Does this apply to those whose clients are employers that pay certain plan fees themselves? Good question. During an Investment Management Consultants Association (IMCA) conference where Carmody spoke last fall, "One person asked whether, in the case where the bundled provider and the investment advisor billed the plan sponsor and the plan [and its participants] was not charged, does he need to offer disclosure?"

The answer is a resounding "yes," Carmody believes, particularly since the assignment of plan fees is frequently a moving target. "In some years, the bill is paid by the employer and other years it is charged to the plan," says Carmody.

"This is an area not fully defined by regulation, but I responded in the affirmative," he says, adding that whether the plan pays or the plan sponsor pays, disclosing all fees is a good thing for three reasons. "First, it provides a strong defense in litigation. Secondly, [advisors'] clients will appreciate it, and thirdly and most importantly, it's the right thing to do.

"We've been saying all along that instead of shunning or avoiding fiduciary responsibility, advisors and service providers should embrace it. This is the culture change that will restore trust in the retirement plan service process."

Plan Sponsor Responsibilities Increase, Too
It's important to keep in mind that the reasonable-contract fee disclosure regulation appears as part of a multifaceted Labor Department effort. This includes the department's so-called rule, "Fiduciary Requirements for Disclosure in Participant-Directed Individual Account Plans," requiring plan fiduciaries to disclose the dollar amount that each participant pays for administrative services such as accounting and record keeping every quarter.

The Labor Department estimates that those disclosures would save participants $6.1 billion over ten years, including $2.3 billion from lower fees as investment houses become more cost-aware and more competitive. Reish believes that those particular regulations won't take hold until 2010. Members of the private sector have argued strongly that it will take another year at least to get up to speed with all the new rules, he says, and "people can only do so much."

Some 403(b)s Are Impacted
He points out that 403(b)(2) rules technically might apply to defined benefit plans, health and welfare plans, and even individual retirement plans.
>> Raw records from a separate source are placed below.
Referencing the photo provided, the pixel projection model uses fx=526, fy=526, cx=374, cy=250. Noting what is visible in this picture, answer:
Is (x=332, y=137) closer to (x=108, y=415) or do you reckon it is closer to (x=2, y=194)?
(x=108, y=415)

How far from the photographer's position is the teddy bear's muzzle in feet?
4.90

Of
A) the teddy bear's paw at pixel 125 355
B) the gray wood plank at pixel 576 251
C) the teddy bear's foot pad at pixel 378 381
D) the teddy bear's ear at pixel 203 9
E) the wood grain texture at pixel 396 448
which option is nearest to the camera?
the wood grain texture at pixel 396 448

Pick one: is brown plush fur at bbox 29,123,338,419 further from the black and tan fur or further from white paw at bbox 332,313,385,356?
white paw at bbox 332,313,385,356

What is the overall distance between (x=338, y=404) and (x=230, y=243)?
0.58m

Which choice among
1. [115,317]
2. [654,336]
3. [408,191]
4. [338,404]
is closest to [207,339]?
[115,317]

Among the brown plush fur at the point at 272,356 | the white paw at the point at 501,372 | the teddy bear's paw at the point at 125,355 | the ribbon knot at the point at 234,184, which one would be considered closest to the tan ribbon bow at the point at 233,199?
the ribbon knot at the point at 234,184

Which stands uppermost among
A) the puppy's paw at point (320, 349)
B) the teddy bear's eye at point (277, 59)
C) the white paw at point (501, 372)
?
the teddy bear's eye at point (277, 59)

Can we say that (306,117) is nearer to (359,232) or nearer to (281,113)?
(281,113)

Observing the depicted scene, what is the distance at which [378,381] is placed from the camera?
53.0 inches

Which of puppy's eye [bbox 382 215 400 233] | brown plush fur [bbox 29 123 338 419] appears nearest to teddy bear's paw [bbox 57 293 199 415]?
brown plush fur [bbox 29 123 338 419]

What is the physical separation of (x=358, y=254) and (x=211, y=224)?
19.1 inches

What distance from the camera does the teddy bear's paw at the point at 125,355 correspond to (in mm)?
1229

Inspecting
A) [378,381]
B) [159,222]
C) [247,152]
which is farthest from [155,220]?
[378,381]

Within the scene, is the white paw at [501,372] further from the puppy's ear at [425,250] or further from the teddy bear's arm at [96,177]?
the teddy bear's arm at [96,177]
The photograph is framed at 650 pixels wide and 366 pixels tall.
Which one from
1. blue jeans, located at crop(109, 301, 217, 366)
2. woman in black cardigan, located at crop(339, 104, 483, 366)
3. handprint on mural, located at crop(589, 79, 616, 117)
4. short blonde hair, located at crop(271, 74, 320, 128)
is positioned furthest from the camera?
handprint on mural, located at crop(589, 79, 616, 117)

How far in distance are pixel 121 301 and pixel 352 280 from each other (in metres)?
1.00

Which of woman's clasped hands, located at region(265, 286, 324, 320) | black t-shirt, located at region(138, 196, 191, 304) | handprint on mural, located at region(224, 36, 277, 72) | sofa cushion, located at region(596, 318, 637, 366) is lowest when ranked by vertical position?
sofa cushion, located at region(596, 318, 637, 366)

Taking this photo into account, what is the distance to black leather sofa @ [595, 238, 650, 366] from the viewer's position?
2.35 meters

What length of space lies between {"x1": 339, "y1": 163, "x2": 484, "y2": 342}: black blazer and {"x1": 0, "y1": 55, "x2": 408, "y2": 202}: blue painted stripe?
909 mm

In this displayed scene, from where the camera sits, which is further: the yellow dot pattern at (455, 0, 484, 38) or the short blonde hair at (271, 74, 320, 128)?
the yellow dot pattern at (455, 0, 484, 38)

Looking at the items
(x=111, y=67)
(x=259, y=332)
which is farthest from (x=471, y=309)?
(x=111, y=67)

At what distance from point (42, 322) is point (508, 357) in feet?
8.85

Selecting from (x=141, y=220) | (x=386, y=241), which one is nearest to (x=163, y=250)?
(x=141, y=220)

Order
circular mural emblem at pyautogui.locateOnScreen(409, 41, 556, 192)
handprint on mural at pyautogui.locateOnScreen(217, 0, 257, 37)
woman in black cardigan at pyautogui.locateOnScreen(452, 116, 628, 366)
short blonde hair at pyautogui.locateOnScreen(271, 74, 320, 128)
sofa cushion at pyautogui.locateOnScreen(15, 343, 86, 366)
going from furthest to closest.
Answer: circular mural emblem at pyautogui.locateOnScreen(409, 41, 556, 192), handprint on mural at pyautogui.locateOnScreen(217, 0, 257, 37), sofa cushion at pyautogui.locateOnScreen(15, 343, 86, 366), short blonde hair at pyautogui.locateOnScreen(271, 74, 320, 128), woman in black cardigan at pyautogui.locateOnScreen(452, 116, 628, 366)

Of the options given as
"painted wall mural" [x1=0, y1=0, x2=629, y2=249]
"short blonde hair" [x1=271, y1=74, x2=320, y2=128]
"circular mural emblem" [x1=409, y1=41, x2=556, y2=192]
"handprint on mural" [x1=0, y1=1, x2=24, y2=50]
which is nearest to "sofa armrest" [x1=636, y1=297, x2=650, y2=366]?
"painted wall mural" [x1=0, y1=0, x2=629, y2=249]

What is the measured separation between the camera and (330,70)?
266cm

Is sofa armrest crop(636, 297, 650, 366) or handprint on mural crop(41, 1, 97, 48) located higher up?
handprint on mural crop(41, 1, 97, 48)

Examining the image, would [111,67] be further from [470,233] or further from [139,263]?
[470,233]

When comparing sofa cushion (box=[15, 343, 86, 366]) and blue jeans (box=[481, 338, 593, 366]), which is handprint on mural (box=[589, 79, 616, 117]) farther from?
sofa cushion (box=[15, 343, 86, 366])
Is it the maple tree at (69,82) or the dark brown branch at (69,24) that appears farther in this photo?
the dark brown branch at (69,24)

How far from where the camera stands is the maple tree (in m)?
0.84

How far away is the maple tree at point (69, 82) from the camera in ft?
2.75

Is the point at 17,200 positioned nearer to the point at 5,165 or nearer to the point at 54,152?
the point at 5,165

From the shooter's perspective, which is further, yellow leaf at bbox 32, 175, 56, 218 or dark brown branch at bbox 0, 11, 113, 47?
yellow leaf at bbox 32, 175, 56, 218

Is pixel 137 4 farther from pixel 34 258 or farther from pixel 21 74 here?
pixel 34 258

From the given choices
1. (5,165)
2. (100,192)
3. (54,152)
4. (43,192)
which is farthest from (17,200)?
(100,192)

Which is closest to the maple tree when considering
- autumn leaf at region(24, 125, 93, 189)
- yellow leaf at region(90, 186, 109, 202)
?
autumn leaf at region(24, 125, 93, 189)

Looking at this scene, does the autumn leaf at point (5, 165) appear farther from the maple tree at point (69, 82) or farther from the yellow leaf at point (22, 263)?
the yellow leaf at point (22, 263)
Nevertheless, he observes, they were written as though "specifically for 401(k) plans," and 401(k) plan providers will almost certainly have to comply with the 403(b)(2) changes in short order, says Reish.

He notes that providers dealing with 403(b) plans sponsored by tax-exempt organizations and receiving employer contributions (tax-exempt hospitals, for instance) will be subject to the same disclosure rules as 401(k)s, and the same schedule for implementing changes.

On the other hand, 403(b)(2) is a proposal under ERISA, and 403(b) plans not governed by ERISA will not be subject to the disclosure rules.